__Input__

# # # #

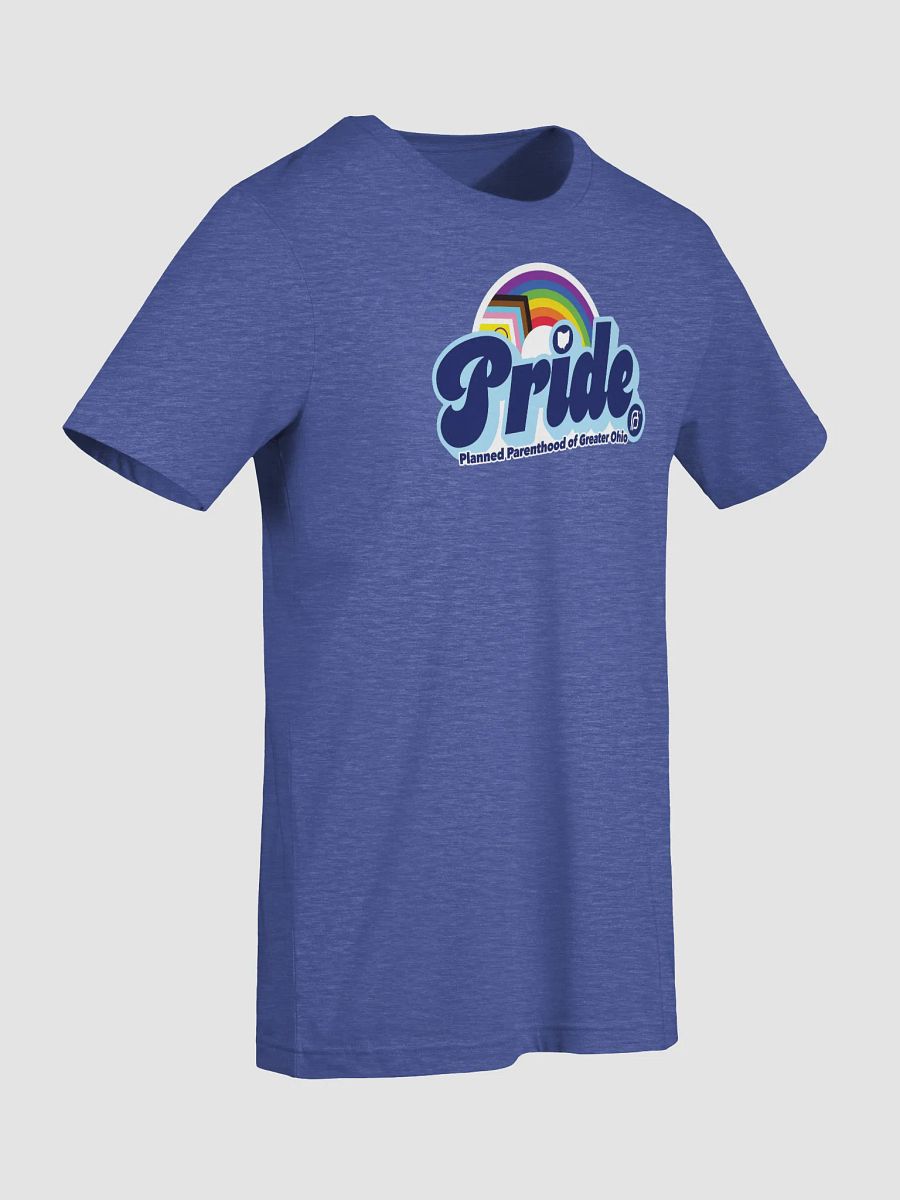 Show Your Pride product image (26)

# # # #

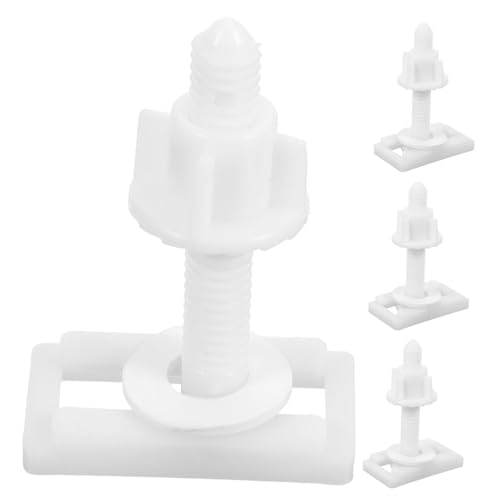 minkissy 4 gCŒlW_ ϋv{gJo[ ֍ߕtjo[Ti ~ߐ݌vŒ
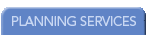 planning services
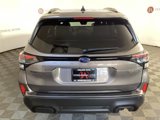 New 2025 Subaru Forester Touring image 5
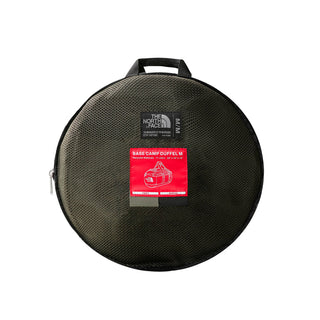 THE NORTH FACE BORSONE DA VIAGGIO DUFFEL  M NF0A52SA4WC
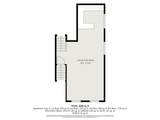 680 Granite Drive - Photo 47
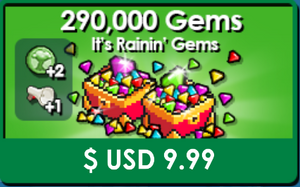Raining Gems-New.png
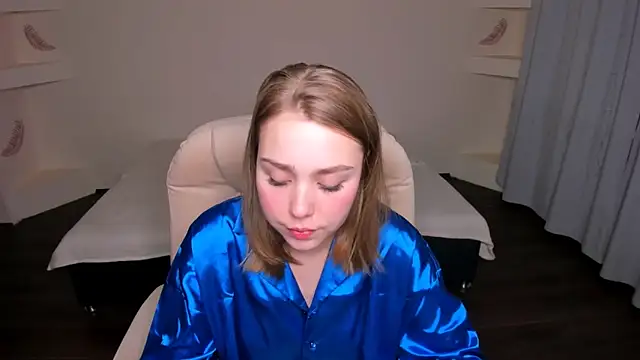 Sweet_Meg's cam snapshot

# # # #

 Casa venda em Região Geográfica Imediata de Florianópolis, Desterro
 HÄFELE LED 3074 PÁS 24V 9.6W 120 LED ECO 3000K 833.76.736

# # # #

__Exercise aim__
What are the lines above from the one with "planning services" to the one with "Sweet_Meg's cam snapshot", both included? Reproduce them exactly, without pictures.

__The answer__
 planning services
 New 2025 Subaru Forester Touring image 5
 THE NORTH FACE BORSONE DA VIAGGIO DUFFEL  M NF0A52SA4WC
 680 Granite Drive - Photo 47
Raining Gems-New.png
 Sweet_Meg's cam snapshot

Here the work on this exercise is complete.